▶ _Given instruction_
According to the tribute to Dr. Michael Matheny below, in which area of ministry was he a leader?

▶ _Selected text_
Word comes of the passing of Dr. Michael Matheny, one of my favorite profs at Lipscomb. I think I took just about every course he offered at Lipscomb, from Family Ministry and Youth Ministry in 1995 through 2006 for a summer class in Small-Church Ministry, and probably a dozen courses and two practicums in between. He was a leader in campus ministry (publishing one of the first books on campus ministry in Churches of Christ) and taught for over 10 years at Lipscomb.

I will always remember his personal interest in us, both as students and as people. I will remember that he was concerned that we be well-prepared, well-rounded, competent ministers, and that we engage in ministry with all of our hearts and minds. As a professor he was well-read and always well-prepared. He stayed current, had a good recall of the literature, and had a deep well of personal experience in ministry from which he drew often. I also sensed that cared about us, that he knew that what he did mattered, and that ministry was a calling worthy of our very best. Its hard to put that intangible quality into words, but suffice it to say that it showed in his teaching and that is why he was one of my favorites.

▶ _Supplied material_
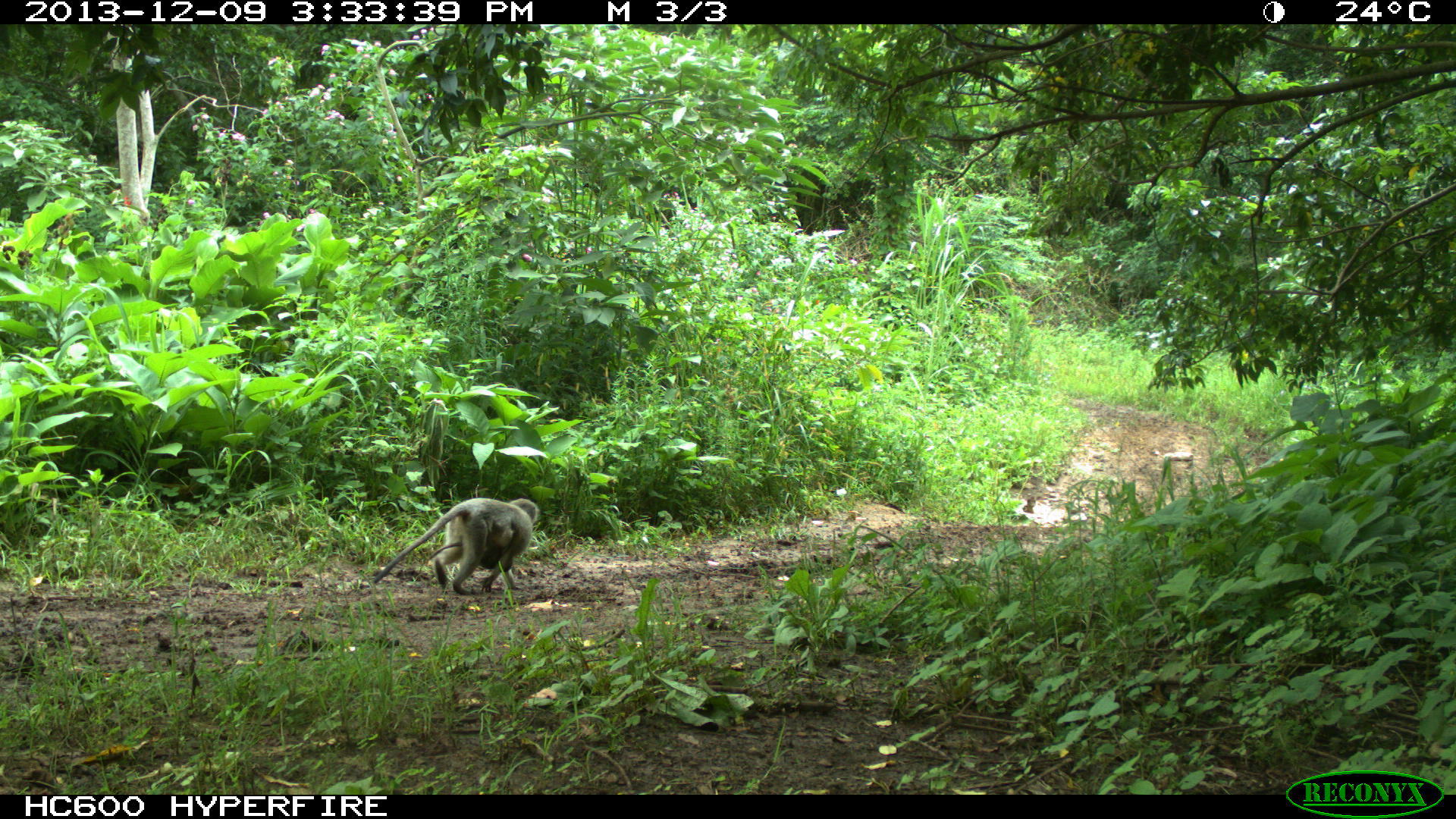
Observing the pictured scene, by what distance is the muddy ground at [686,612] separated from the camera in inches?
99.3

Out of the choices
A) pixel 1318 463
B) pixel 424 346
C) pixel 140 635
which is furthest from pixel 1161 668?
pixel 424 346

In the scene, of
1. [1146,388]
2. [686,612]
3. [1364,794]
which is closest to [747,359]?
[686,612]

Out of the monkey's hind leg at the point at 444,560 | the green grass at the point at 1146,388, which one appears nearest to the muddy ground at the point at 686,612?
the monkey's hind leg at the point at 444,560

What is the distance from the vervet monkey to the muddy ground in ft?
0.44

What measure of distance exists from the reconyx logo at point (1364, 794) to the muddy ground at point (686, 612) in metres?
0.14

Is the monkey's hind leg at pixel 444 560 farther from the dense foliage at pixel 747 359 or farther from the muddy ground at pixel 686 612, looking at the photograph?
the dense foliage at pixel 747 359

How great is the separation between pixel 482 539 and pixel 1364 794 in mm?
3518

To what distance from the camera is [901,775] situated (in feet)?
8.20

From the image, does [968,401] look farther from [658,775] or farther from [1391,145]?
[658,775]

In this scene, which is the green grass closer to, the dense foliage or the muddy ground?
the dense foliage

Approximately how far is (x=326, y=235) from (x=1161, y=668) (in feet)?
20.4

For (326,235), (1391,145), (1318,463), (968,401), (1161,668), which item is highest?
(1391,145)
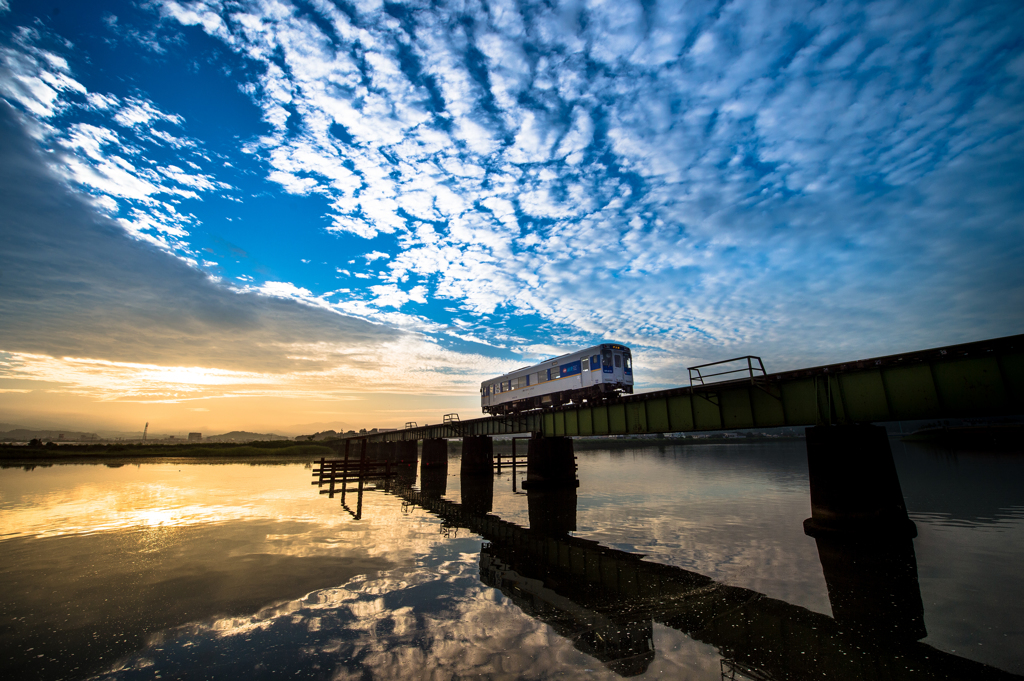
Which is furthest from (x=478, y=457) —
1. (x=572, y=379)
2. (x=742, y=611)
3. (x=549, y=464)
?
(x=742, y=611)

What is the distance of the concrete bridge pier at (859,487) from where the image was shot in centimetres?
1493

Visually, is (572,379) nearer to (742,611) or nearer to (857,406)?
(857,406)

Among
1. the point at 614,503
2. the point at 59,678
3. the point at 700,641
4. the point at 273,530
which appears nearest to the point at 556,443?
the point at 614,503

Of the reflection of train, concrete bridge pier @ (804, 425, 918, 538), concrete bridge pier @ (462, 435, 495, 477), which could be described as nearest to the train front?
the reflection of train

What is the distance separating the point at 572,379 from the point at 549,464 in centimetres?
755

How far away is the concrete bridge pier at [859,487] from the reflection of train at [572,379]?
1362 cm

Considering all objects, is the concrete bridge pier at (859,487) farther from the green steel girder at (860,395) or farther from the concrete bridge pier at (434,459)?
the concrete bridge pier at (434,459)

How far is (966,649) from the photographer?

▶ _Answer to the exercise_
Campus ministry.